Na tym nie koniec. Na naszym życiu ciążą nonsensy będące dziełem nie tylko naszych współczesnych, lecz także ludzi nieżyjących od wielu pokoleń. Co więcej, każda bzdura zdobywa sobie z upływem każdego kolejnego dziesięciolecia od jej obwieszczenia coraz większe zaufanie i poważanie. Jak wskazał Alfred Schutz, oznacza to, że każda sytuacja społeczna, w której się znajdujemy, definiowana jest nie tylko przez naszych współczesnych, lecz także predefiniowana przez naszych poprzedników. Ponieważ raczej nie sposób wykłócać się z przodkami, więc na ogół o wiele trudniej jest się pozbyć ich niefortunnych tworów niż tych. które powstały za naszego życia. Fakt ten został ujęty w aforyzmie Fontenelle'a, który powiada, iż martwi są potężniejsi od żywych.

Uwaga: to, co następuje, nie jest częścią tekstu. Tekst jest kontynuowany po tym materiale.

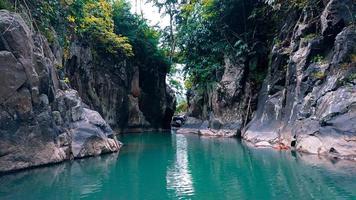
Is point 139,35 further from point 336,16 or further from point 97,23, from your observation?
point 336,16

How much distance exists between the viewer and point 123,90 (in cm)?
3047

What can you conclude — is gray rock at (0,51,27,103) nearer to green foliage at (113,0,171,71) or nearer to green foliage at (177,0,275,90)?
green foliage at (177,0,275,90)

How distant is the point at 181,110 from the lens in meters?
54.9

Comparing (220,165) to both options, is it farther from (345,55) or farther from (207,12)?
(207,12)

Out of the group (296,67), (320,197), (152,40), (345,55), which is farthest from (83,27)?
(320,197)

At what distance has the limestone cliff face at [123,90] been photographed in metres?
24.4

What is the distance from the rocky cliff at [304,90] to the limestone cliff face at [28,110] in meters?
9.14

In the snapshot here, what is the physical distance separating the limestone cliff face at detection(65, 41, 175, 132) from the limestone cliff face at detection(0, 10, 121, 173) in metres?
9.52

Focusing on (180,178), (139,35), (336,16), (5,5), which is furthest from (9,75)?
(139,35)

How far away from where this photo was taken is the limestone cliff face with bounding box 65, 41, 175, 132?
24406mm

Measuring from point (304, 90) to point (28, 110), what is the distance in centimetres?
1202

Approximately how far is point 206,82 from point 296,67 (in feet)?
35.3

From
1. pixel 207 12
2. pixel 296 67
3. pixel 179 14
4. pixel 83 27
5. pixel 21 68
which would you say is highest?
pixel 179 14

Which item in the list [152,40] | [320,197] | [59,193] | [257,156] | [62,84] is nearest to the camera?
[320,197]
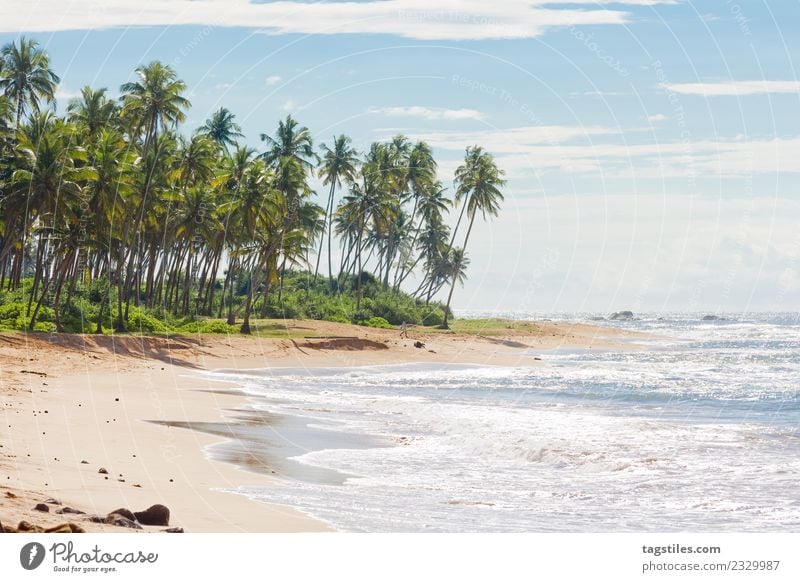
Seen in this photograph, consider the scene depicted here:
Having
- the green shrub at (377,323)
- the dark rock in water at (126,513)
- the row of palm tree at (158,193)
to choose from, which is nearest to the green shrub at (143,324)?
the row of palm tree at (158,193)

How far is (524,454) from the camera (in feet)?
71.1

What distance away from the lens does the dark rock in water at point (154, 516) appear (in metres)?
11.1

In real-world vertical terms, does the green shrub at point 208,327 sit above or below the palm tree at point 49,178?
below

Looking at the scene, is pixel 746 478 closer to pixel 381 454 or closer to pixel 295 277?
pixel 381 454

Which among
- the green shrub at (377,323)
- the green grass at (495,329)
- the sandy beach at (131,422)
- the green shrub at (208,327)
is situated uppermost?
the green grass at (495,329)

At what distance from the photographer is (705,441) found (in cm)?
2414

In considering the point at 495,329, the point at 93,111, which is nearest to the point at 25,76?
the point at 93,111

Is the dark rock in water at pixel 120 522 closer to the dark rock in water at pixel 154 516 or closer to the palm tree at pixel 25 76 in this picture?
the dark rock in water at pixel 154 516

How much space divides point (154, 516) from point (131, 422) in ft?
41.0

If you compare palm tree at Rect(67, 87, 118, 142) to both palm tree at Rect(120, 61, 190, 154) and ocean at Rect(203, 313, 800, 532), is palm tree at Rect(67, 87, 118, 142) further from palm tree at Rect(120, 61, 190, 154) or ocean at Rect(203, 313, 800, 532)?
ocean at Rect(203, 313, 800, 532)

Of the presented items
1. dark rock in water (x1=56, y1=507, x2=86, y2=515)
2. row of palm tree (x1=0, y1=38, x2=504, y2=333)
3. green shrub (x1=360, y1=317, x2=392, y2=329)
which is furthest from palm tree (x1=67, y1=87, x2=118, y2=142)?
dark rock in water (x1=56, y1=507, x2=86, y2=515)

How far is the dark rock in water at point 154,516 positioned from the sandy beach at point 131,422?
19cm
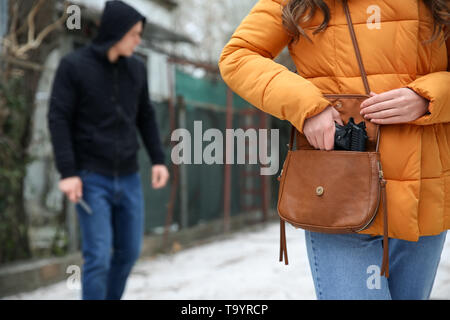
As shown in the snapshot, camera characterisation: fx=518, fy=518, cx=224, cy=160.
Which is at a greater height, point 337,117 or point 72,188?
point 337,117

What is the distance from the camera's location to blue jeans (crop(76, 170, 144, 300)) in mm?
3066

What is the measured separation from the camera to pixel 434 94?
1467 millimetres

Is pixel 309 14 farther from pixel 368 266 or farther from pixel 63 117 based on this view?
pixel 63 117

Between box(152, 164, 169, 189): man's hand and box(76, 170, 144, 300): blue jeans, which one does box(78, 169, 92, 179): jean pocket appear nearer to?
box(76, 170, 144, 300): blue jeans

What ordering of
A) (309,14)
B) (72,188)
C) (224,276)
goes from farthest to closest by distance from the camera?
(224,276) < (72,188) < (309,14)

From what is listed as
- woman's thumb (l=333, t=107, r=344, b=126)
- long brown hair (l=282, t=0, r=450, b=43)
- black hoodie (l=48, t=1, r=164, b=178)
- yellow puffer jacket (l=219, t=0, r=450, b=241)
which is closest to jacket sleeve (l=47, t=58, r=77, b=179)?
black hoodie (l=48, t=1, r=164, b=178)

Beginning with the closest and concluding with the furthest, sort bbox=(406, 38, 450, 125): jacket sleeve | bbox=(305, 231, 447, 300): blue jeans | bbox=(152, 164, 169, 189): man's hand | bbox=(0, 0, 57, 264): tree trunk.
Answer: bbox=(406, 38, 450, 125): jacket sleeve, bbox=(305, 231, 447, 300): blue jeans, bbox=(152, 164, 169, 189): man's hand, bbox=(0, 0, 57, 264): tree trunk

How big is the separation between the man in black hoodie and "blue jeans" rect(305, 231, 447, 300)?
1.75m

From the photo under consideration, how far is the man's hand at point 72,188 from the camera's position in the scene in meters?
3.05

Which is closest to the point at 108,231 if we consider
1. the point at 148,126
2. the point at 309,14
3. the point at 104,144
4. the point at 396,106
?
the point at 104,144

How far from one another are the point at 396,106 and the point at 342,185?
27 cm
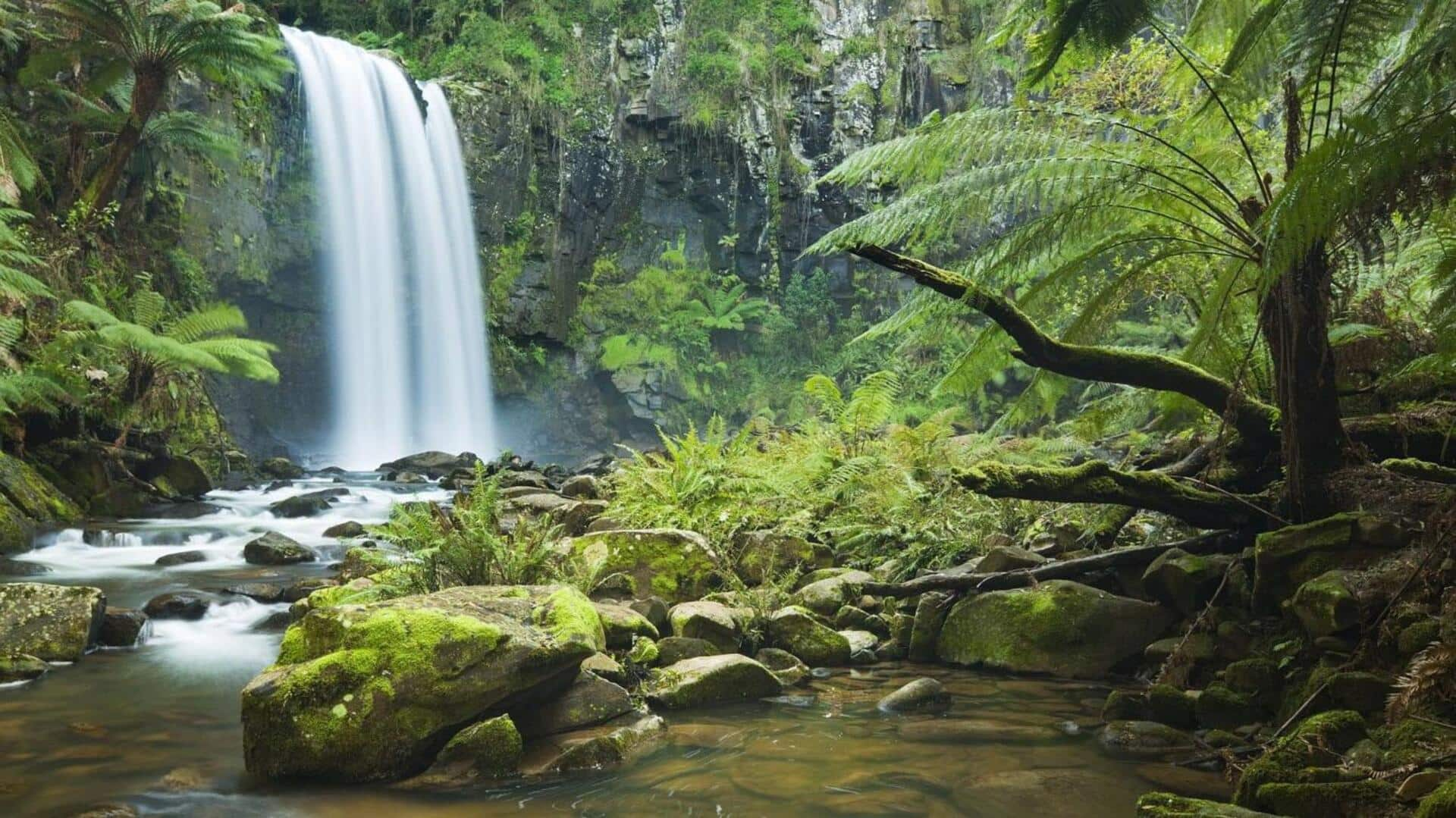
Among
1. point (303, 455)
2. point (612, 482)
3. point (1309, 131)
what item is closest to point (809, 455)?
point (612, 482)

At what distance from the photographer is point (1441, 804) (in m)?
1.86

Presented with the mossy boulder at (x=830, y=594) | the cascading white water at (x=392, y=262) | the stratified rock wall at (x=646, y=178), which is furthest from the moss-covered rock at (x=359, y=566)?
the stratified rock wall at (x=646, y=178)

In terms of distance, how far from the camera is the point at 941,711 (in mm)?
3916

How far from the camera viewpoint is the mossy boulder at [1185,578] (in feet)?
13.2

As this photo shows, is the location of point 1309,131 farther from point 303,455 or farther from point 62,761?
point 303,455

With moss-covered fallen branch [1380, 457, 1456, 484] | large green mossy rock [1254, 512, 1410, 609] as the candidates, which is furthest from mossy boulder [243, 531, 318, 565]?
moss-covered fallen branch [1380, 457, 1456, 484]

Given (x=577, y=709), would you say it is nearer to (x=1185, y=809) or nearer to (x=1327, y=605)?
(x=1185, y=809)

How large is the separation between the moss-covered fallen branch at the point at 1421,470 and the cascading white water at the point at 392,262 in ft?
53.1

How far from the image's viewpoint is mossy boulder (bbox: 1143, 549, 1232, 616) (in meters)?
4.02

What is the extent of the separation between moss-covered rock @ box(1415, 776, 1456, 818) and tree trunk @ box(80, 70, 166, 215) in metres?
12.8

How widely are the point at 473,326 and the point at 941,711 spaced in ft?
55.1

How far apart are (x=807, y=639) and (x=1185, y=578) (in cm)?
186

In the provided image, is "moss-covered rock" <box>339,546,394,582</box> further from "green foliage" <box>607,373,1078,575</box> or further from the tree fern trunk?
the tree fern trunk

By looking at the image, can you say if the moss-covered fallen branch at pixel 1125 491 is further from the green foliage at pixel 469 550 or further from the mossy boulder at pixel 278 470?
the mossy boulder at pixel 278 470
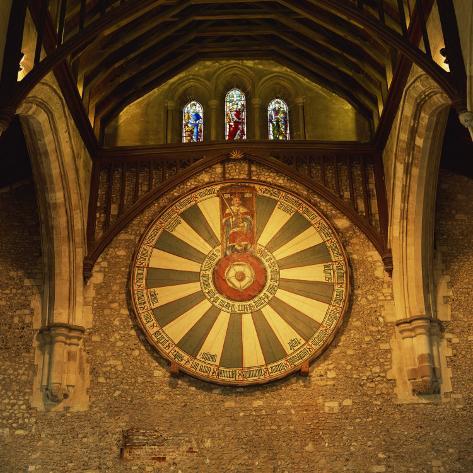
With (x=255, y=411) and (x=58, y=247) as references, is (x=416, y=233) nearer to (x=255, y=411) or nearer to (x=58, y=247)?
(x=255, y=411)

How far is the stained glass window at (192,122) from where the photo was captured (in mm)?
10047

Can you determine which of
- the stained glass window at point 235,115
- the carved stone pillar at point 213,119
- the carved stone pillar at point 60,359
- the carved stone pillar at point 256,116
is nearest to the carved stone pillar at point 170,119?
the carved stone pillar at point 213,119

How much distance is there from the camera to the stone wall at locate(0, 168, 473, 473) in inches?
315

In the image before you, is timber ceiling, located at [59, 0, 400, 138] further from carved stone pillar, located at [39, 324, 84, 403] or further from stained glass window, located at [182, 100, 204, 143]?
carved stone pillar, located at [39, 324, 84, 403]

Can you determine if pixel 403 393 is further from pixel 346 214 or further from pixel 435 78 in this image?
pixel 435 78

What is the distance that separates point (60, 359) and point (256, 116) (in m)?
3.86

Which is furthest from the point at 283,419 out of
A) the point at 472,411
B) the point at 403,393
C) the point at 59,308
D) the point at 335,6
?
the point at 335,6

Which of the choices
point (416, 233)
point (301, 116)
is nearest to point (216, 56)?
point (301, 116)

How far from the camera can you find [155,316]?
8688mm

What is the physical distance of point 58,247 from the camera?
28.8ft

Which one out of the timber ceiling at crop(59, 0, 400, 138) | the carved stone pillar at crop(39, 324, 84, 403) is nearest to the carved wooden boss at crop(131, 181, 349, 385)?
the carved stone pillar at crop(39, 324, 84, 403)

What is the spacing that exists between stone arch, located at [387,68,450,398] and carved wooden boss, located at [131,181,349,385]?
668 millimetres

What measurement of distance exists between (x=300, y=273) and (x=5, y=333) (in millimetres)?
3276

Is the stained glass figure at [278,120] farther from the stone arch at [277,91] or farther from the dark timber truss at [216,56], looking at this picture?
the dark timber truss at [216,56]
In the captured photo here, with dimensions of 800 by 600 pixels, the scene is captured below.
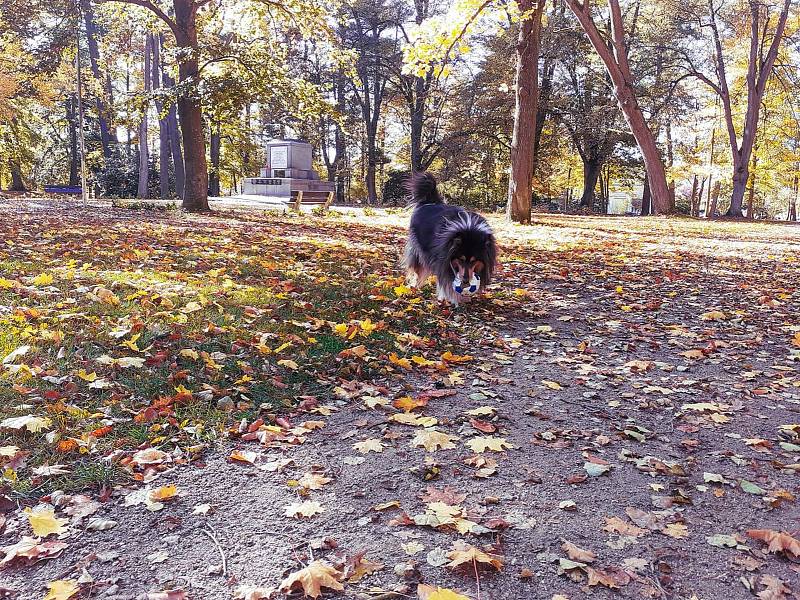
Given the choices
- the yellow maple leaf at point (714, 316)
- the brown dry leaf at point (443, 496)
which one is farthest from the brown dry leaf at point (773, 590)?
the yellow maple leaf at point (714, 316)

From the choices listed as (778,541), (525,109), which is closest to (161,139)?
(525,109)

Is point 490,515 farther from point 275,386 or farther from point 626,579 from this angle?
point 275,386

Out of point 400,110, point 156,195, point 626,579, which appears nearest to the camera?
point 626,579

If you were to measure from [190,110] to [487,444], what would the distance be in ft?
46.4

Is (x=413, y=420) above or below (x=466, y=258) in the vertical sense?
below

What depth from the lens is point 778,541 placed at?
2301 millimetres

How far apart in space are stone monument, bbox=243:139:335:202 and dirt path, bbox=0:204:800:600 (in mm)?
23467

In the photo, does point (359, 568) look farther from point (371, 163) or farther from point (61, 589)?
point (371, 163)

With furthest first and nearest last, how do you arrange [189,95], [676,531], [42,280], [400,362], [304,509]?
[189,95]
[42,280]
[400,362]
[304,509]
[676,531]

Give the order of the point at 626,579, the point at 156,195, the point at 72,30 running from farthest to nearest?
the point at 156,195 < the point at 72,30 < the point at 626,579

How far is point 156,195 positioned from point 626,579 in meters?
30.3

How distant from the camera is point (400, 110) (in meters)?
37.3

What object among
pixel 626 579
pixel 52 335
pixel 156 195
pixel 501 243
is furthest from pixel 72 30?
pixel 626 579

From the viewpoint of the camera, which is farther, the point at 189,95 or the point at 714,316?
the point at 189,95
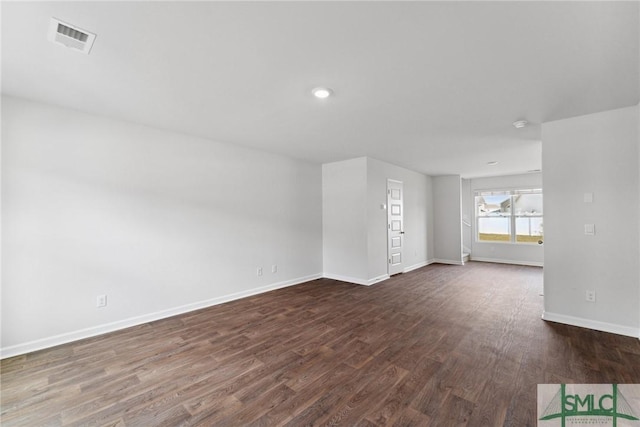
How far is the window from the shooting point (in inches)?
287

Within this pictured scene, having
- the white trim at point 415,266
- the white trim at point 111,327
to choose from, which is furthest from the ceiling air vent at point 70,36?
the white trim at point 415,266

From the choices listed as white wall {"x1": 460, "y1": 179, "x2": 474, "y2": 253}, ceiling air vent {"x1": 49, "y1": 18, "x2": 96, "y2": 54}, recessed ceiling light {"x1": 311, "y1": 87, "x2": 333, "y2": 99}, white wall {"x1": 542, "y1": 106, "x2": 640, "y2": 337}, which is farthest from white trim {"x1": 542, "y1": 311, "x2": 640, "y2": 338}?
ceiling air vent {"x1": 49, "y1": 18, "x2": 96, "y2": 54}

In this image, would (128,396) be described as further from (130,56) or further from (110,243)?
(130,56)

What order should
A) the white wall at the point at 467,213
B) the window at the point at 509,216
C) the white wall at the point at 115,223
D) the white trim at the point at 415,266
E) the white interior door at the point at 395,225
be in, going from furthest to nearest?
1. the white wall at the point at 467,213
2. the window at the point at 509,216
3. the white trim at the point at 415,266
4. the white interior door at the point at 395,225
5. the white wall at the point at 115,223

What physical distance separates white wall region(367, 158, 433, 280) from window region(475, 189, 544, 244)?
5.79 ft

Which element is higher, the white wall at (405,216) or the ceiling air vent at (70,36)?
the ceiling air vent at (70,36)

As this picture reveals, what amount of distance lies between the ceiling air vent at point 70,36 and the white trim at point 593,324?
530cm

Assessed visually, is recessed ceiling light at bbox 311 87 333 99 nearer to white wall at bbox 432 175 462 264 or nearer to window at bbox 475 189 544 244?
white wall at bbox 432 175 462 264

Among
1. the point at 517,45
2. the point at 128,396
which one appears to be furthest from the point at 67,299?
the point at 517,45

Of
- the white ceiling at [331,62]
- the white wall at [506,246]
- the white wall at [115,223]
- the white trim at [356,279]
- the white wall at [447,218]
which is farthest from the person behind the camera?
the white wall at [447,218]

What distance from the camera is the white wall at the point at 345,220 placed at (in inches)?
206

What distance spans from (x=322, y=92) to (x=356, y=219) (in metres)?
3.13

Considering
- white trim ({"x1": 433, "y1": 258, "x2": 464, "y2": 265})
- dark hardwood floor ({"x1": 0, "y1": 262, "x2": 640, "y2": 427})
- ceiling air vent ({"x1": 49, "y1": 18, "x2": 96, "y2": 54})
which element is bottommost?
dark hardwood floor ({"x1": 0, "y1": 262, "x2": 640, "y2": 427})

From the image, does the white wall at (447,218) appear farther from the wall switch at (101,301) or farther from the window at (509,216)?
the wall switch at (101,301)
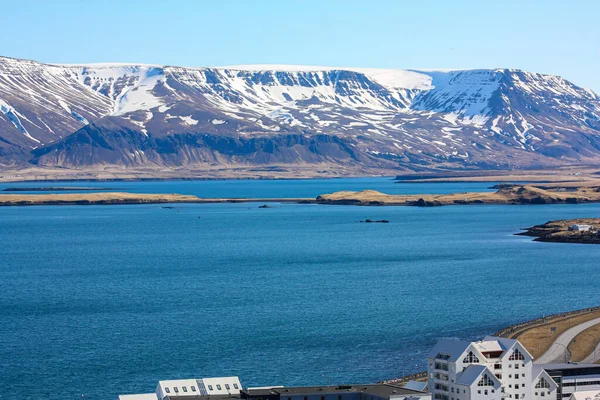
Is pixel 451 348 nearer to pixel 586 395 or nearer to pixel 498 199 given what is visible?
pixel 586 395

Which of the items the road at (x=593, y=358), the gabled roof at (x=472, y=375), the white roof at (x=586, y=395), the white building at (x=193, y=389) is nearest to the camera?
the gabled roof at (x=472, y=375)

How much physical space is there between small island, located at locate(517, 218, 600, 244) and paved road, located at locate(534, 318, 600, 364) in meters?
Result: 60.3

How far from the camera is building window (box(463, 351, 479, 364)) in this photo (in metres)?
37.7

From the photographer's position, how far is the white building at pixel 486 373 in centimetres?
3709

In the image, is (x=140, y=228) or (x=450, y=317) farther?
(x=140, y=228)

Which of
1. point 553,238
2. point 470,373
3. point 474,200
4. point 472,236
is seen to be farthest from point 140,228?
point 470,373

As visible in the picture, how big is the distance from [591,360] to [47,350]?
25725mm

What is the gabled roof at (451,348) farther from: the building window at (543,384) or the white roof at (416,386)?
the building window at (543,384)

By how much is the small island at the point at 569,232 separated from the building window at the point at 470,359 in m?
82.9

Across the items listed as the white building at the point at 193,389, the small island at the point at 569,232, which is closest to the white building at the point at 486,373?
the white building at the point at 193,389

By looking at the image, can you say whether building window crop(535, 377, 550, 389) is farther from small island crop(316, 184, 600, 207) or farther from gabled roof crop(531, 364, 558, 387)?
small island crop(316, 184, 600, 207)

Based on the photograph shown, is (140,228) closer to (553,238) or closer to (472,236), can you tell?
(472,236)

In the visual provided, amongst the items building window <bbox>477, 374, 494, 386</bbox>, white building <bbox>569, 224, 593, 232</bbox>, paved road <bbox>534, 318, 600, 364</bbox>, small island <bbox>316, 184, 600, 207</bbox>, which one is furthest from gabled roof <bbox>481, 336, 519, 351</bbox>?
small island <bbox>316, 184, 600, 207</bbox>

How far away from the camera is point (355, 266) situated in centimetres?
9538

Podkreślenie tego jest istotne, ujawnia to bowiem, że nawet tam, gdzie społeczeństwo pozornie zostawia nam jakiś wybór, potężne ramię przeszłości zawęża ten wybór jeszcze bardziej. Powróćmy do przykładu przywołane­go wcześniej — do owej sceny, w której para kochanków siedzi w świetle księżyca.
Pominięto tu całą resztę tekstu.